▸ **Texto proporcionado**:

========

«En aquel tiempo, dijo Jesús a la gente: “El reino de Dios se parece a un hombre que echa simiente en la tierra. Él duerme de noche y se levanta de mañana; la semilla germina y va creciendo, sin que él sepa cómo. La tierra va produciendo la cosecha ella sola: primero los tallos, luego la espiga, después el grano. Cuando el grano está a punto, se mete la hoz, porque ha llegado la siega”. Dijo también: “¿Con qué podemos comparar el reino de Dios? ¿Qué parábola usaremos? Con un grano de mostaza: al sembrarlo en la tierra es la semilla más pequeña, pero después brota, se hace más alta que las demás hortalizas y echa ramas tan grandes que los pájaros pueden cobijarse y anidar en ellas”. Con muchas parábolas parecidas les exponía la palabra, acomodándose a su entender. Todo se lo exponía con parábolas, pero a sus discípulos se lo explicaba todo en privado». (Mc 4, 26-34)
Jesús no se anda con teorías. Quiere que le entiendan. En sus enseñanzas utiliza ejemplos de situaciones y de cosas familiares para todos. Les habla de redes y de peces, de viñas y sarmientos, de ovejas y pastores… A través de sus parábolas y comparaciones expone el misterio del amor de Dios y del reino de los cielos que ha venido a instaurar.

========

▸ **Líneas de datos**:
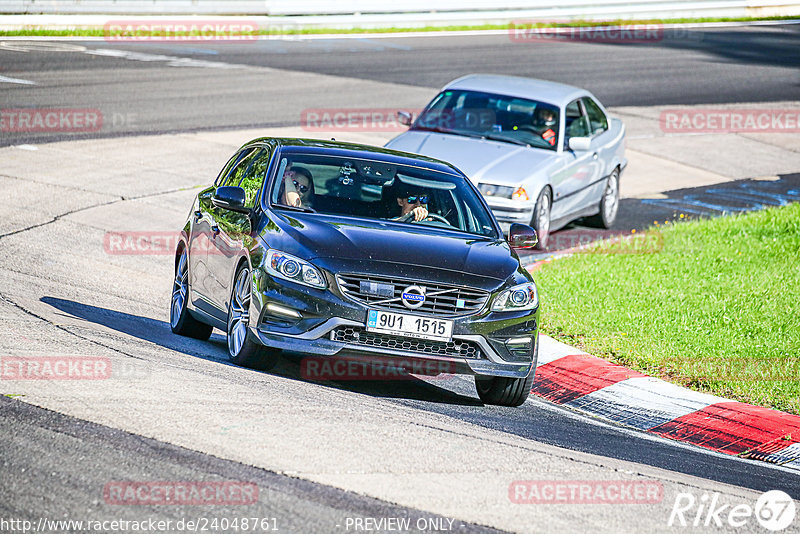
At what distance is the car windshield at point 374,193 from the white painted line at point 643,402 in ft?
4.96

========

▸ **Ejercicio**: Transcribe sin cambios un fragmento del texto sobre las parábolas del reino: empieza en las palabras que contienen «Jesús no se» y detente después de «venido a instaurar.». Las líneas no intervienen en nada de esto.

▸ **Solución a continuación**:
Jesús no se anda con teorías. Quiere que le entiendan. En sus enseñanzas utiliza ejemplos de situaciones y de cosas familiares para todos. Les habla de redes y de peces, de viñas y sarmientos, de ovejas y pastores… A través de sus parábolas y comparaciones expone el misterio del amor de Dios y del reino de los cielos que ha venido a instaurar.